1080p. It almost seems like it’s a resolution starting to fade into obscurity, what with QHD, 4K, and even 5K and 6K screens entering the high-end mainstream. You can hardly find a new mid-to-high end notebook with a screen under 1440p. Yet, 1080p remains the most popular resolution among PC Gamers, according to the Steam Hardware Survey at least, and it probably will be for some time. So, of course, it behooves us to get familiar with a card that may be one of, if not the best options for 1080p gaming. This one.
This is the Geforce GTX 1050 Ti – specifically, the MSI Twin Frozr VI edition, factory overclocked and sporting a number of optimizations that push its performance a little above the standard GTX 1050, although there is no reference card for this GPU, so there’s not really a clear baseline to compare it to.

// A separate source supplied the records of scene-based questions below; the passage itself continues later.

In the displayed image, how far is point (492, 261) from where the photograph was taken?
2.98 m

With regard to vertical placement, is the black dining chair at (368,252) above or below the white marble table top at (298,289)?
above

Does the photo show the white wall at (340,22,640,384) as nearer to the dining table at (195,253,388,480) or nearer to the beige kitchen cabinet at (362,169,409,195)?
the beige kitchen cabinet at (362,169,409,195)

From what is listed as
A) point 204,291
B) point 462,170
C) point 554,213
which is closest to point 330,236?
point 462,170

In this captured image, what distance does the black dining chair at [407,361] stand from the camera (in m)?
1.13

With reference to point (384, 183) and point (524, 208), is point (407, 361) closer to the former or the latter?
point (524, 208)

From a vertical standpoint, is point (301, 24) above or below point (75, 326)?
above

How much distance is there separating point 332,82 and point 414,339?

Taking a gander at some of the spec highlights, we’re looking at 768 CUDA cores, 4GB of GDDR5 memory, a 75W TDP, and a number of different values for base clock, boost clock, and memory clock speed based on which mode you’re running. Silent Mode is obviously the more power efficient mode, Gaming Mode is the standard configuration, and OC mode, which increases gaming performance along with higher power consumption. You can actually switch between these modes from your phone pretty easily if you install MSI’s mobile Gaming App. Now the card came in Gaming mode by default, and we didn’t change it for our benchmarks – Gaming mode’s clock speeds are actually still higher than the 1050 Ti’s “reference” speeds according to Nvidia. So when we get to those numbers, keep in mind that you could squeeze a bit more out of this card by switching to OC mode and / or actually overclocking it, even more, yourself – Overclock at your own risk.
Now unlike the previous Maxwell generation, which used the same GM206 GPU for the GTX 960, 950, and 950 Ti, the 1050 Ti gets its own specific GPU, the GP107, distinct from the GP106 found in the GTX 1060. And GP107 is actually made with a 14nm FinFET process, whereas the rest of the Pascal GPUs are built on 16nm. This allows Nvidia to clock the GTX 1050 and 1050 Ti a little lower, increasing its power efficiency while still outputting significant performance.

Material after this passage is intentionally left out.